Ghosh, an Indian Hindu, first read about a medieval (12th century) Jew and his Indian slave while a student at Oxford. He became fascinated almost to the point of obsession. After studying Arabic, he enrolled at a university in Alexandria, Egypt to perform further research. A professor found him lodgings in an nearby village. This book recounts his attempt to merge the two stories: life in modern Egyptian villages (not dissimilar to that of 5000 years ago), and his search for the Indian slave. The merger doesn't quite work. Individually, both subjects are fascinating; together they are less so.

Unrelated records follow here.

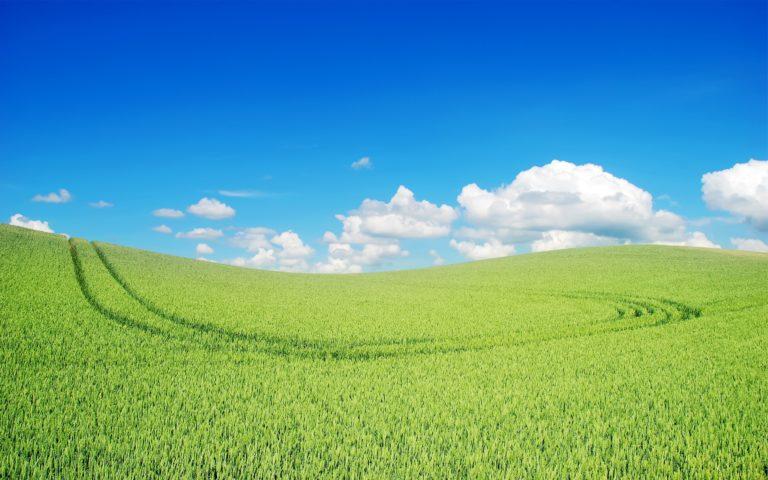 Beautiful Green Landscape Wallpaper 2560x1600 768x480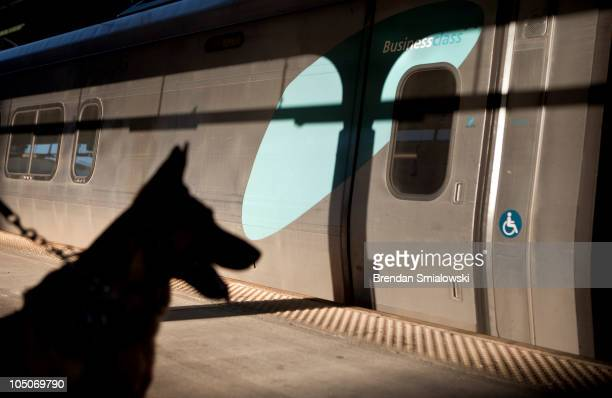 An Amtrak Police K9 sits on the platform near the Acela Express trains during 'Operation Railsafe' at Union Station October 8 2010 in Washington DC...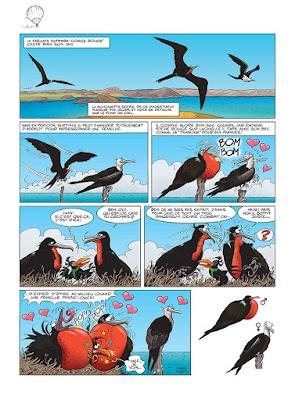 Les oiseaux en BD: la frégate gorge rouge
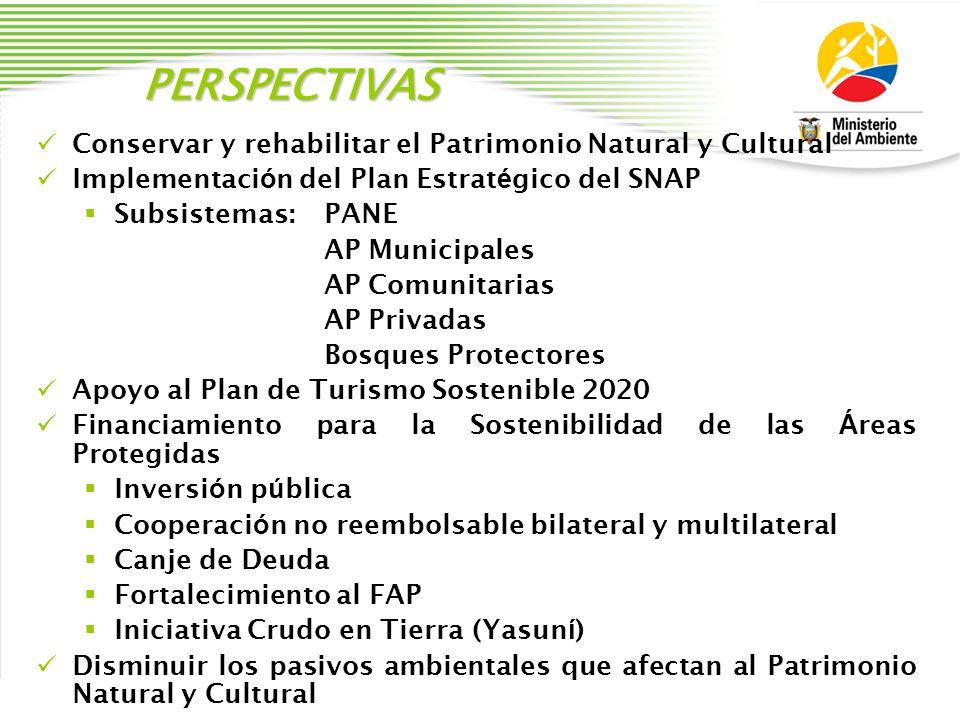 PERSPECTIVAS Conservar y rehabilitar el Patrimonio Natural y Cultural Implementaci ó n del Plan Estrat é gico del SNAP Subsistemas: PANE AP Municipale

In addition, Ghosh's language and writing style are both stilted. Still, Ghosh's subject is exotic yet intimate, and academic and public libraries should consider purchasing his account.-- Paula M. Zieselman, Fulbright & Jaworski, New York
In a leisurely blend of travelogue, history and cross-cultural analysis, Indian writer Ghosh reconstructs a 12th-century master-slave relationship that confounds modern concepts of slavery. Abraham Ben Yiju, a prosperous Tunisian Jewish merchant based in medieval Cairo, resettled in Aden, then spent two decades on India's Malabar Coast, where he hired a slave or servant, probably of Indian origin, named Bomma. Bomma acted as Ben Yiju's business agent and made overseas trips for him. In medieval India and the Middle East, Ghosh points out, servitude was often a career opportunity, the principal means of recruitment into privileged strata of the army and bureaucracy. Researching in letters and documents in Egypt, where he lived for several years, Ghosh ( The Shadow Lines ) evokes a world of mud-walled houses and class warfare between Egyptian laborers and landowners. He also writes vividly of southern India, a tapestry of castes, cults and worship of spirit-deities. (Apr.)